It’s turnover time at some of America’s leading news weeklies.
After almost a quarter of century Richard Smith is giving up the editorship of Newsweek. At the same time the magazine is undergoing a make-over.
Other news weeklies that are undergoing facelifts include Business Week and US News. Meanwhile Time Inc has just closed down its business weekly, Business 2.0.
Even newcomers such as Conde Nast’s Porfolio, which was only launched four months ago is undergoing a review.
Richard – or Rick – Smith is on of the best known news magazine editors in America. He took over the editor’s chair in 1984 and in less than ten years was made chief executive, a rare concentration of power.
He is credited with giving Newsweek, a new flush of vitality in an era when the whole future of news weeklies was in some doubt.
He notably encouraged writers – at a time when news weeklies were fairly flat in their reportage – to develop distinctive voices. That was a time when Columbia Journalism Review ran a controversial cover featuring a dinosaur with the headline ‘Are News Mags As a Species Doomed?” (That cover still hangs prominently in Smith’s office).

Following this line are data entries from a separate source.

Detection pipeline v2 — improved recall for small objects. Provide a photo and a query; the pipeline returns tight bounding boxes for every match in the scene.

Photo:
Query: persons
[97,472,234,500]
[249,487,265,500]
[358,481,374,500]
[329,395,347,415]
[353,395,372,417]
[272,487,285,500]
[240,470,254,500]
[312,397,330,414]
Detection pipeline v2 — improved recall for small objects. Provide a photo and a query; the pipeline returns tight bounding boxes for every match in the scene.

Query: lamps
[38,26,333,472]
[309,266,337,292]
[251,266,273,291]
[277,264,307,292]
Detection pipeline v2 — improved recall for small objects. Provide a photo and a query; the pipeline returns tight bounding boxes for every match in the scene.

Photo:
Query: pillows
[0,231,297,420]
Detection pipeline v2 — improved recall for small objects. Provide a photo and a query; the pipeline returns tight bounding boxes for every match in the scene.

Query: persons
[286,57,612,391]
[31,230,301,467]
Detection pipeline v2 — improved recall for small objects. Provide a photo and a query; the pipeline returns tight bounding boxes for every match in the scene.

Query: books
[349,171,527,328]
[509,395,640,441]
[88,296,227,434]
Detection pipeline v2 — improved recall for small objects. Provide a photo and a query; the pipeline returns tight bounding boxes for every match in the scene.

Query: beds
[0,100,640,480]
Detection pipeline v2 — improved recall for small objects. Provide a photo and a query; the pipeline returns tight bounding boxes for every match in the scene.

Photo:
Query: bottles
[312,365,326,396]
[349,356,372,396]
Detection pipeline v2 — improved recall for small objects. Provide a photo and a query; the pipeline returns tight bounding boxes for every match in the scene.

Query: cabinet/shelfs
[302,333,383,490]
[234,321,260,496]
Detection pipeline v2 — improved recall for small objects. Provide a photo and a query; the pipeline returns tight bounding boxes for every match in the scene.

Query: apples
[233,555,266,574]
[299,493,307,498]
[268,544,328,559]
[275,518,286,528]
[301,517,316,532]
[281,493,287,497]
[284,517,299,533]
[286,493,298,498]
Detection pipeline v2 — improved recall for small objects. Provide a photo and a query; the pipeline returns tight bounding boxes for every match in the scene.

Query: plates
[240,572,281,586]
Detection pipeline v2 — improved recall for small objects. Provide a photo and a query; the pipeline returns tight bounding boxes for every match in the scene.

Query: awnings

Undeterred – or perhaps spurred on by the criticism – he hired writers who made Newsweek less a digest of the week’s news and more a commentary of what was happening. He also expanded the ‘back of the book’– and introduced more features.
Although Newsweek still has a domestic circulation of over three million, it has for some time struggled to maintain ad income which is probably why there are not only big changes at the top, but also a massive reorganization at the other top executive levels, all due to take place by the year’s end.